== Task to carry out ==
Edit the records below by replacing "tablecloth" with "table cover" and leaving everything else unchanged; begin at the line that contains "In the scene" and stop after the line that contains "553 millimetres". Give back only those lines, without the pictures.

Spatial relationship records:
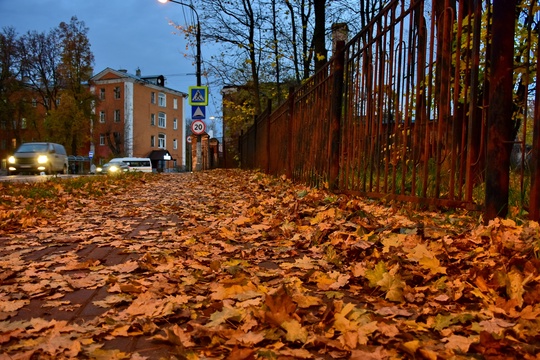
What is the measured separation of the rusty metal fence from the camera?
2820 mm

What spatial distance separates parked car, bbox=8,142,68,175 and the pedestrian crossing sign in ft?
31.2

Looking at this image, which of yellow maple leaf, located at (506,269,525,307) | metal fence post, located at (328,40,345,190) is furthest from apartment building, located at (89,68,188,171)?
yellow maple leaf, located at (506,269,525,307)

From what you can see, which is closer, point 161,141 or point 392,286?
point 392,286

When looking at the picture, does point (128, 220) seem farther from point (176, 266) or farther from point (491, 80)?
point (491, 80)

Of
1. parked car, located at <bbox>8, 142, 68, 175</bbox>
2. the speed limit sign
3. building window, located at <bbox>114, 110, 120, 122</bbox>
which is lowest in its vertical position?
parked car, located at <bbox>8, 142, 68, 175</bbox>

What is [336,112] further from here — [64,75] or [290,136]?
[64,75]

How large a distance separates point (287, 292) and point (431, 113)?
7.99ft

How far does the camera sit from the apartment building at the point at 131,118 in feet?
173

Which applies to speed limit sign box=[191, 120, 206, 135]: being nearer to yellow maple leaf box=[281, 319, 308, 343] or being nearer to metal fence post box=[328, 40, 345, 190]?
metal fence post box=[328, 40, 345, 190]

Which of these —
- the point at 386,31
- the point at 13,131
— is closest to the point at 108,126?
the point at 13,131

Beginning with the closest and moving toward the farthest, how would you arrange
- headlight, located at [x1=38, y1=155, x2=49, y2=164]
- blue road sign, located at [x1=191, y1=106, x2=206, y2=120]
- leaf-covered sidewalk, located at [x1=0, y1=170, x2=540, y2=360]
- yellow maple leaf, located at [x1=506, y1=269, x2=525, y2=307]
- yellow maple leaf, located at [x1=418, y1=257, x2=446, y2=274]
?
leaf-covered sidewalk, located at [x1=0, y1=170, x2=540, y2=360] → yellow maple leaf, located at [x1=506, y1=269, x2=525, y2=307] → yellow maple leaf, located at [x1=418, y1=257, x2=446, y2=274] → blue road sign, located at [x1=191, y1=106, x2=206, y2=120] → headlight, located at [x1=38, y1=155, x2=49, y2=164]

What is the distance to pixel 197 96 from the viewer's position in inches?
668

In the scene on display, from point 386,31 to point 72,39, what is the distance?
147 feet

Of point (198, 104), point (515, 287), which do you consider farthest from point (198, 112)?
point (515, 287)
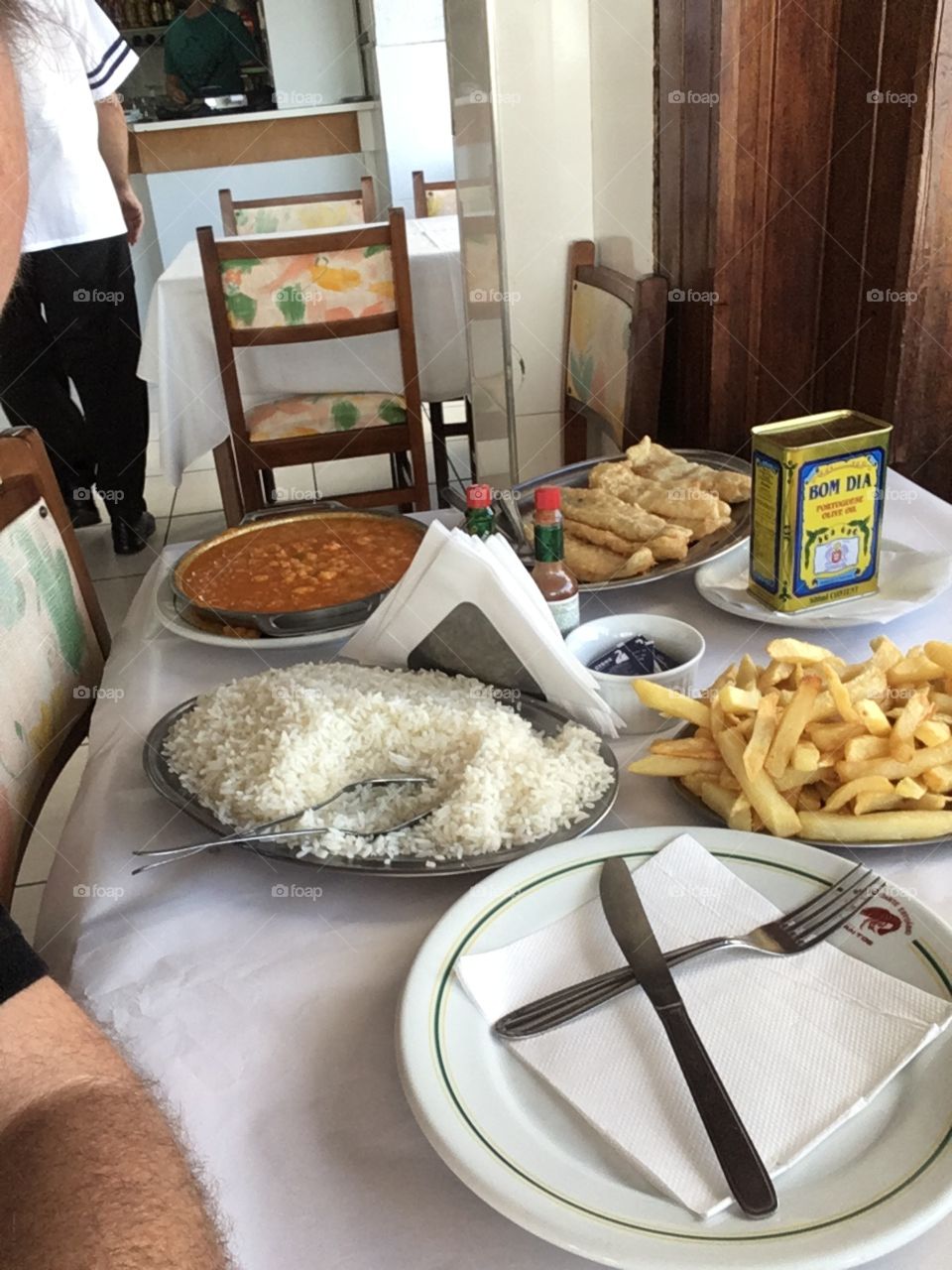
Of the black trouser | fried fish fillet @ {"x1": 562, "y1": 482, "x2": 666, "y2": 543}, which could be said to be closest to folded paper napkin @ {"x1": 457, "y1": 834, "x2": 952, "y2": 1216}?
fried fish fillet @ {"x1": 562, "y1": 482, "x2": 666, "y2": 543}

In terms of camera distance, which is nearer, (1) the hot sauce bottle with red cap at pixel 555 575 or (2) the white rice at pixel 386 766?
(2) the white rice at pixel 386 766

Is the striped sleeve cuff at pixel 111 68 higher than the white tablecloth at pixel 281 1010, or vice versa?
the striped sleeve cuff at pixel 111 68

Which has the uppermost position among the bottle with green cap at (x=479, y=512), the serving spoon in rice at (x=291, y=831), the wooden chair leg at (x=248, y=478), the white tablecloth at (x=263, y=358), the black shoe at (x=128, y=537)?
the bottle with green cap at (x=479, y=512)

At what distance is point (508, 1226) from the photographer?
553 millimetres

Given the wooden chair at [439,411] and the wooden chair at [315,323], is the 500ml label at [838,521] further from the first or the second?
the wooden chair at [439,411]

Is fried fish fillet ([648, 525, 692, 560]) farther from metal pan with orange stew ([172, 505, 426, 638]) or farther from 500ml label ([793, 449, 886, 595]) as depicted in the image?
metal pan with orange stew ([172, 505, 426, 638])

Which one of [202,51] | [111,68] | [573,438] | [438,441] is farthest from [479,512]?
[202,51]

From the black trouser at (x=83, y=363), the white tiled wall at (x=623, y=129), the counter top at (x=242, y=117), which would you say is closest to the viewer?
the white tiled wall at (x=623, y=129)

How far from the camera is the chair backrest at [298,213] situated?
393cm

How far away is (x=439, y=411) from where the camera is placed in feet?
12.2

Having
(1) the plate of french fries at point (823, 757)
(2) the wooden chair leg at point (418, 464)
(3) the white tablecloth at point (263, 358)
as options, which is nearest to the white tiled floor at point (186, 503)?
(3) the white tablecloth at point (263, 358)

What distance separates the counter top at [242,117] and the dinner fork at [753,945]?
5.83 metres

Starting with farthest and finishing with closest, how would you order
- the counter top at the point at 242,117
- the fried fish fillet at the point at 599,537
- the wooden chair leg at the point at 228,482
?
the counter top at the point at 242,117 < the wooden chair leg at the point at 228,482 < the fried fish fillet at the point at 599,537

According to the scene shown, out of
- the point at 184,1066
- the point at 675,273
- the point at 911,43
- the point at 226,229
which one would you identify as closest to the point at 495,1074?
the point at 184,1066
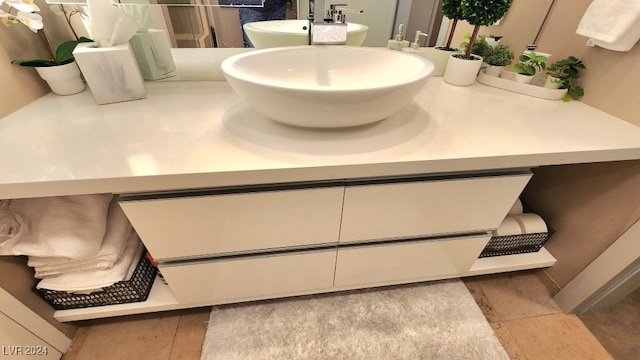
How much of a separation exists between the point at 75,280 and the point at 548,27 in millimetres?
1709

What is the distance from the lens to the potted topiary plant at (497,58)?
983 millimetres

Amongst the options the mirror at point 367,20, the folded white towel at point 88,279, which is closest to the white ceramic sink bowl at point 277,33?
the mirror at point 367,20

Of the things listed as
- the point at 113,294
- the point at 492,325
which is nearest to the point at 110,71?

== Result of the exercise ==
In the scene on display, from point 386,31 to point 72,39, what is the distance?
147 feet

Of point (198, 104), point (515, 287), which do you consider farthest from point (198, 112)?
point (515, 287)
Of the black trouser | fried fish fillet @ {"x1": 562, "y1": 482, "x2": 666, "y2": 543}, which could be said to be closest to folded paper napkin @ {"x1": 457, "y1": 834, "x2": 952, "y2": 1216}?
fried fish fillet @ {"x1": 562, "y1": 482, "x2": 666, "y2": 543}

In terms of camera distance, which is nearer, (1) the hot sauce bottle with red cap at pixel 555 575 or (2) the white rice at pixel 386 766?
(2) the white rice at pixel 386 766

Is the striped sleeve cuff at pixel 111 68 higher than the white table cover at pixel 281 1010, or vice versa?
the striped sleeve cuff at pixel 111 68

Which has the uppermost position among the bottle with green cap at (x=479, y=512), the serving spoon in rice at (x=291, y=831), the wooden chair leg at (x=248, y=478), the white table cover at (x=263, y=358), the black shoe at (x=128, y=537)?
the bottle with green cap at (x=479, y=512)

At what distance is point (508, 1226) from the photographer?
553 millimetres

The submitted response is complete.